→ **Page extract**:
»»

Translate

Tuesday, March 21, 2017

A response to - RUNNING VSPHERE ON CISCO ACI? THINK TWICE…


Ivan, I believe you are misinformed. I am not talking specifically about the vSphere API that AVS uses, and the constant rumours about it, but more about ACI in general. 

It is true that VMware is becoming a company where their technology is increasingly vertically integrated and eventually they want that if you use their hypervisor you have to use their SDN solution and their orchestration system and their VDI and ... I think the market will steer things otherwise … but we shall see! 😃 

I don’t know how much of an opportunity you had to have hands-on with ACI recently. I’d love to spend time showing you how some of the things we do with ACI work. Meanwhile I provide here my respectful feedback. 

I definitely disagree with some comments that you made. Some are in fact open for debate, for instance:

You can’t do all that on ToR switches, and need control of the virtual switch”.

I wouldd say you can do a lot of what you need to do for server networking on a modern ToR. And yet you are right, and you do need a virtual switch. That is clear. How much functionality you put on one vs. another is a subject for debate with pros and cons.

But in an SDN world with programmable APIs, it does not mean you need YOUR virtual switch in order to control it. You just need one virtual switch that you can program. That is all.

There’s a lot that we can do on AVS that we can do on OVS too. And we do it on OVS too. There’s a lot with do on AVS that we can’t do with VDS. But there’s enough that we can do in VDS so that when combining it with what we do on the ToR we deliver clever things (read more below).

The below comment on the other hand is imho misinformed:

That [running without AVS] would degrade Cisco ACI used in vSphere environments into a smarter L2+L3 data center fabric. Is that worth the additional complexity you get with ACI? "

First, it is wrong to assume that in a vSphere environment ACI is no more than smarter L2+L3 data center fabric. But even if it was only that … it is a WAY smarter L2+L3 fabric.

And that leads me to your second phrase. What is up with the “additional complexity you get with ACI?”.

This bugs me greatly. ACI has a learning curve, no doubt. But we need to understand that the line between “complex” and “different” is crossed by eliminating ignorance. 

Anyone that has done an upgrade on anymore than a handful of switches from any vendor and then conducts a network upgrade (or downgrade) on dozens and dozens of switches under APIC control will see how it becomes much simpler.

Configuring a new network service involving L2 and L3 across dozens and dozens of switches on multiple data centers is incredibly simpler. Presenting those new networks to multiple vCenters? Piece of cake. Finding a VM on the fabric querying for the VM name? … done. Reverting the creation on the previously created network service is incredibly simpler too. I mean … compared to traditional networking … let me highlight: INCREDIBLY simpler.
 
Changing your routing policies to announce or not specific subnets from your fabric, or making a change in order to upgrade storm control policies to hundreds or thousands of ports, … or - again - reverting any of those changes, becomes real simple. Particularly when you think how you were doing it on NX-OS or on any other vendor’s box-by-box configuration system.

And the truth is that APIC accomplishes all of that, and more, with a very elegant architecture based on distributed intelligence in the fabric combined with a centralised policy and management plane on a scale-out controller cluster. 

Other vendors require combining six different VM performing three different functions just to achieve a distributed default gateway that is only available to workloads running on a single-vendor hypervisor. Now that’s complex, regardless of how well you know the solution.

««

→ **Record excerpts**:
»»

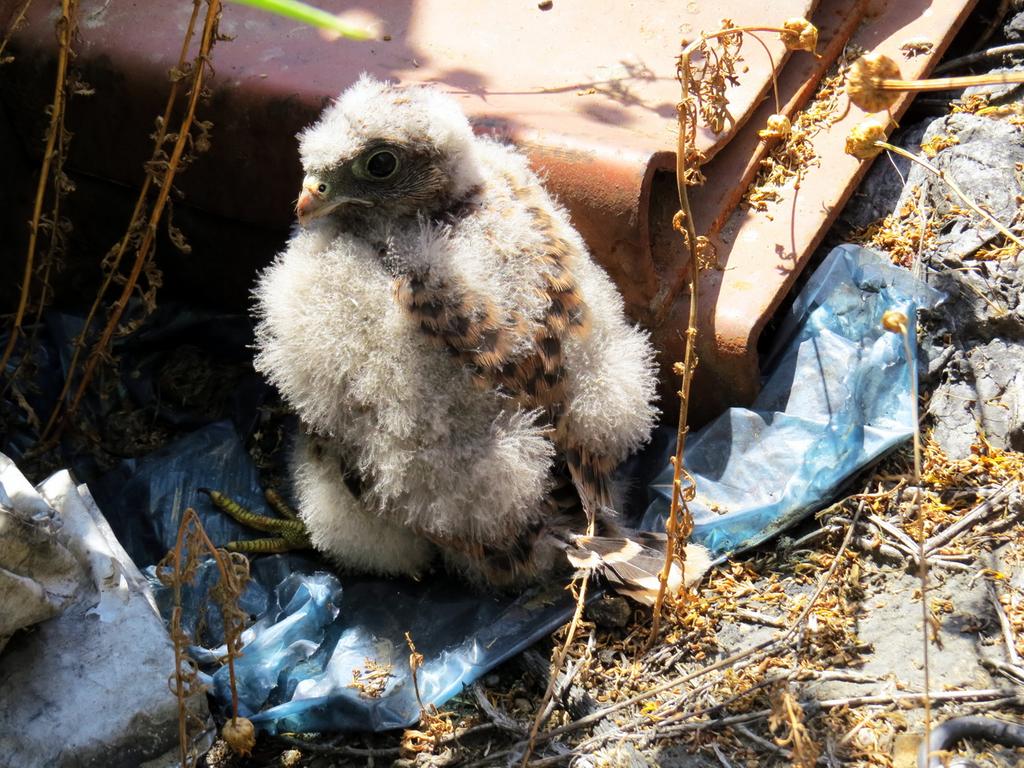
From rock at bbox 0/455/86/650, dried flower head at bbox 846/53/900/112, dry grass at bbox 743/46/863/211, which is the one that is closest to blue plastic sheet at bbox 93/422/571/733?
rock at bbox 0/455/86/650

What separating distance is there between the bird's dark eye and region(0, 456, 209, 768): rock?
1.27m

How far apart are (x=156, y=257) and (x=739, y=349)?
242 cm

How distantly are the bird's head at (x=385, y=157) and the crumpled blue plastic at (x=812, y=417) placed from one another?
1.16 m

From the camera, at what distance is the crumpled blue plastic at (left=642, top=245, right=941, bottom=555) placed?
3.16 m

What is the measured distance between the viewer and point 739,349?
3268 mm

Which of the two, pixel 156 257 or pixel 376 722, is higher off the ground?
pixel 156 257

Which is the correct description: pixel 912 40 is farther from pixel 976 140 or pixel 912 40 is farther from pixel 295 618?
pixel 295 618

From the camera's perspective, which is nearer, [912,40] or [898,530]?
[898,530]

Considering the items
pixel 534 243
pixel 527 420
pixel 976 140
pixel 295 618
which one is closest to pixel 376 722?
pixel 295 618

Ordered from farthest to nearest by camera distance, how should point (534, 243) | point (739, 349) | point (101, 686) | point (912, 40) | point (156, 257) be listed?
point (156, 257)
point (912, 40)
point (739, 349)
point (534, 243)
point (101, 686)

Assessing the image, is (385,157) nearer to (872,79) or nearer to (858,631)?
(872,79)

««

→ **Instructions**:
1. List every virtual switch that the ACI blog post names by its abbreviation.
2. According to the ACI blog post, are these statements true?
(a) ACI has no learning curve.
(b) A virtual switch is needed.
(c) Other vendors offer a distributed default gateway that works on any hypervisor.

→ **Solutions for each task**:
1. AVS, OVS, VDS

2.
(a) No: "ACI has a learning curve, no doubt."
(b) Yes: "And yet you are right, and you do need a virtual switch."
(c) No: "a distributed default gateway that is only available to workloads running on a single-vendor hypervisor"